--- Provided text ---
=====

Why is it that, come a crisis, the default position is always to establish a new unit or summon a new group of experts to develop a policy document, no different from the last?

The extension of the corruption game, played by an ever-increasing cohort in both the public and private sectors, to the procurement of vital equipment to fight the Covid-19 pandemic, had one surprising consequence. It caused a reaction from the ruling party. But as is the standard South African move, a new body was proposed by way of an inter-ministerial committee and the possible establishment of Scorpions Ver 2.0.

Why is it that, come a crisis, the default position is always to establish a new unit or summon a new group of experts to develop a policy document, no different from the last? The sensible approach is surely to capacitate the existing institutions with adequate resources, or, if management is the problem, place them under new and competent leadership? But that is simply not done by the ruling party, and the result is that at present there is hardly an institution of government that operates with a modicum of efficiency. Other than the Office of the Auditor-General, the Medical Council and SARS (which is slowly being nursed to health), the lack of functionality of almost all the rest is truly mind-numbingly depressing.

The legislature, owing to an electoral system that is more conducive to the wishes of party bosses rather than public accountability, failed the country lamentably during the State Capture years. Unless the electorate can have a greater say in the choice of members of Parliament, little is likely to change. The direct election of the president, rather than the adherence to the adaption of the colonial method of choosing a prime minister (for which now read president) would allow a popular individual far more leverage and give meaningful content to the doctrine of separation of powers. The legislature would be free of the restrictions of the list system that grants extensive power to party apparatchiks, no matter the party. The executive would be accountable to a president who would be the people’s choice.

The latest tsunami of corruption has again cast the offices of the National Prosecuting Authority (NPA) and the Public Protector in the worst possible light. More than 18 months under new leadership and the NPA has not charged one high-profile politician and none are apparently in sight.

=====

Collected data:
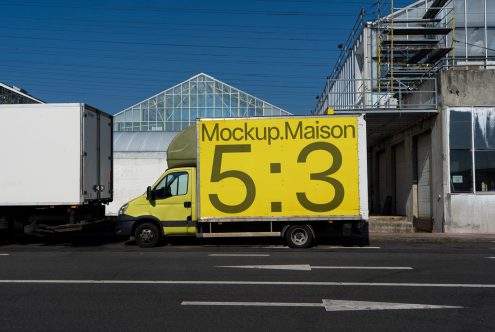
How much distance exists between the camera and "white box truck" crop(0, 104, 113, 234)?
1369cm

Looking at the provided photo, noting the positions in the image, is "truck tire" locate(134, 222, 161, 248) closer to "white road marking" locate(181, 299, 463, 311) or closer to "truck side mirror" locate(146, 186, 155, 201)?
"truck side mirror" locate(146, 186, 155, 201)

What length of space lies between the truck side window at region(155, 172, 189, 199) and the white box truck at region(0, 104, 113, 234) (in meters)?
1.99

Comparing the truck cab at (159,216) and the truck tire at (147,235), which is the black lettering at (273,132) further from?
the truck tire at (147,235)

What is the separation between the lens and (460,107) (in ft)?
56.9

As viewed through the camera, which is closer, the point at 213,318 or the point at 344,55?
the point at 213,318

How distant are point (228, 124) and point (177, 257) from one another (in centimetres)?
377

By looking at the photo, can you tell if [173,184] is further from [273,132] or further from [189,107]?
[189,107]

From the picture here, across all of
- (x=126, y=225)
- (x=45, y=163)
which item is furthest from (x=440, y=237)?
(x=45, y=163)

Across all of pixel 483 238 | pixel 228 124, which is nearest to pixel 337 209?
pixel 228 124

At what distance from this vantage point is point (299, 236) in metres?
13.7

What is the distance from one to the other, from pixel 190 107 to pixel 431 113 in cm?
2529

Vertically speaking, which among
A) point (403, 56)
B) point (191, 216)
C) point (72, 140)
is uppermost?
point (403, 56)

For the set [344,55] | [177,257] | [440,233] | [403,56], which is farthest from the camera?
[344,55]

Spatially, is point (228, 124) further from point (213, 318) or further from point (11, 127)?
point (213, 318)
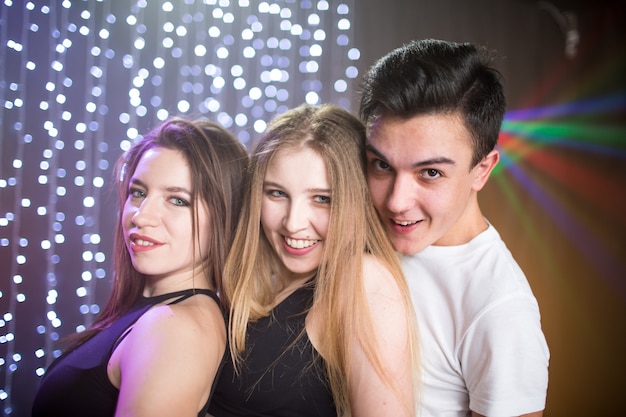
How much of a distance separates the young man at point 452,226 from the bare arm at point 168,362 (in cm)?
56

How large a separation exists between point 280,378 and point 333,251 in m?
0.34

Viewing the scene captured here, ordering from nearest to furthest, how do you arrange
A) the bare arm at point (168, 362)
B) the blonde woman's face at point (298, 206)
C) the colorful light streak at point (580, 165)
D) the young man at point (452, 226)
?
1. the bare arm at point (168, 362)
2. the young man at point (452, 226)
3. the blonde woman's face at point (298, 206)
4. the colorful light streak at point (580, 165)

=====

--- Problem set ---
1 > In the commentary on corruption and South Africa's institutions, how long has the NPA been under new leadership without charging a high-profile politician?
2 > Carry on the commentary on corruption and South Africa's institutions from its last sentence.

--- Answers ---
1 > More than 18 months.

2 >
The country does not need press conferences about the institutional difficulties inherited from Shaun Abrahams and his predecessors. It wants press conferences which inform the country that people, who have stolen billions that could have prevented starvation and disease and ensured the provision of much-needed infrastructure, are to be held criminally accountable. And if there are senior people still lurking in the NPA intent on subverting the public interest, then dismiss them and if necessary face them in the Labour Court should they contest their dismissal.

Deputy Chief Justice Raymond Zondo has been given a mandate which rendered the achievement of an expeditious resolution of State Capture almost impossible.

The same must surely hold true for the Hawks. And in both institutions, if it is a case of a lack of forensic capacity, then by all means reach out to the private sector to second skilled personnel. We need fewer excuses and some action!

The Office of the Public Protector was designed to curb maladministration in the public sector. Well, thanks to Covid-19, all we seem to have experienced is levels of maladministration. But where is the public protector? If the office pursued corruption with half the zeal it employed to ensure action against Minister Pravin Gordhan, there would be no need for additional bodies to deal with corruption.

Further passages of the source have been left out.